Related Papers (Available Now)
FAEA — Demonstration-Free Robotic Control via LLM Agents (Jan 2026)
arxiv.org/pdf/2601.20334
Uses Claude Agent SDK (same iterative reasoning as software debugging) directly for robotic manipulation. 84.9-96% success rates WITHOUT demonstrations or fine-tuning. Key insight: "general-purpose agents are sufficient for a class of manipulation tasks dominated by deliberative, task-level planning."
MuJoCo Playground (Jan 2025)
playground.mujoco.org
Google DeepMind's open-source framework for robot learning. Zero-shot sim-to-real transfer.
pip install playgroundand train policies in minutes on a single GPU. Supports humanoids, quadrupeds, dexterous hands.HAMSTER — Hierarchical Action Models (Feb 2025)
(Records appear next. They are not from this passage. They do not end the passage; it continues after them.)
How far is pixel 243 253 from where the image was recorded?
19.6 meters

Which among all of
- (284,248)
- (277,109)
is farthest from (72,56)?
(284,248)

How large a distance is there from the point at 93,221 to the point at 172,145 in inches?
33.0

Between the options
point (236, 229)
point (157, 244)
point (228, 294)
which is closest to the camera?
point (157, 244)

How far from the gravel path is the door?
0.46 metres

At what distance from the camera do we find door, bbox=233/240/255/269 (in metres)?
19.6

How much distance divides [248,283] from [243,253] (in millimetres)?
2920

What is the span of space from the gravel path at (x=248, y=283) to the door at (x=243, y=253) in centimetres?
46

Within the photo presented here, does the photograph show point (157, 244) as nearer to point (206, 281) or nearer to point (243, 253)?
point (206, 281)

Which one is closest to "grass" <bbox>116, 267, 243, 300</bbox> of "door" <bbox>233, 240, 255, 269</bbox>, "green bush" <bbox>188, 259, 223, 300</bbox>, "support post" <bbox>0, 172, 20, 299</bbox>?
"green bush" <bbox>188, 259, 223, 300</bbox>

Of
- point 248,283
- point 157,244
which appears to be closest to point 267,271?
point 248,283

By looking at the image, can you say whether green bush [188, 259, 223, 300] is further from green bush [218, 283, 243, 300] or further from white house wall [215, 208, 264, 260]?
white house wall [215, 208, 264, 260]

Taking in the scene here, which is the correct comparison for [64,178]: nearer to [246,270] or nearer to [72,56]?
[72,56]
arxiv.org/html/2502.05485v1
Hierarchical VLA: high-level VLM produces 2D path guidance, low-level policy produces actions. The 2D paths are the "semantic trajectories" — embodiment-agnostic, transferable across domain gaps.
Action Items
EmbodiedContext/GroundedIntentinterface — compare to our GAMEPORTAL_PROTOCOL.mdThe Bottom Line
They built what you described. The architecture validates your instinct. The difference: they're using ElizaOS + a custom MMORPG. You're using Hermes Agent + Bannerlord. The game is different, the pattern is identical. Don't rebuild their stack — steal the interface pattern and the trajectory logging format, plug them into what you already have.
Source: Twitter screenshot of preprint, March 2026. Triaged by Perplexity.
⚡ Dispatched to
claude. Huey task queued.⚡ Dispatched to
gemini. Huey task queued.⚡ Dispatched to
kimi. Huey task queued.⚡ Dispatched to
grok. Huey task queued.⚡ Dispatched to
perplexity. Huey task queued.🔍 Triaged by Huey — needs assignment.
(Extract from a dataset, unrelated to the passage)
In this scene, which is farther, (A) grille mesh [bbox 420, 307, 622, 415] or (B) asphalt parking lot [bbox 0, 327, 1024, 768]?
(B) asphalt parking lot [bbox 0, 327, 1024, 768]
🔍 Triaged by Huey — needs assignment.
🔍 Triaged by Huey — needs assignment.
🔍 Triaged by Huey — needs assignment.
🔍 Triaged by Huey — needs assignment.
🔍 Triaged by Huey — needs assignment.
🔍 Triaged by Huey — needs assignment.
🔍 Triaged by Huey — needs assignment.
🔍 Triaged by Huey — needs assignment.
🔍 Triaged by Huey — needs assignment.
🔍 Triaged by Huey — needs assignment.
🔍 Triaged by Huey — needs assignment.
🔧
geminiworking on this via Huey. Branch:gemini/issue-653🔧
grokworking on this via Huey. Branch:grok/issue-653⚠️
grokproduced no changes for this issue. Skipping.🔍 Triaged by Huey — needs assignment.
🔍 Triaged by Huey — needs assignment.
🔍 Triaged by Huey — needs assignment.
🔍 Triaged by Huey — needs assignment.
🔍 Triaged by Huey — needs assignment.
🔍 Triaged by Huey — needs assignment.
🔍 Triaged by Huey — needs assignment.
🔍 Triaged by Huey — needs assignment.
🔍 Triaged by Huey — needs assignment.
🔍 Triaged by Huey — needs assignment.
🔍 Triaged by Huey — needs assignment.
🔍 Triaged by Huey — needs assignment.
🔍 Triaged by Huey — needs assignment.
Closing as duplicate during backlog burn-down. Canonical issue: #651.
Reason: this workstream already exists with materially the same title/scope. Keeping one canonical thread prevents agent churn and review waste.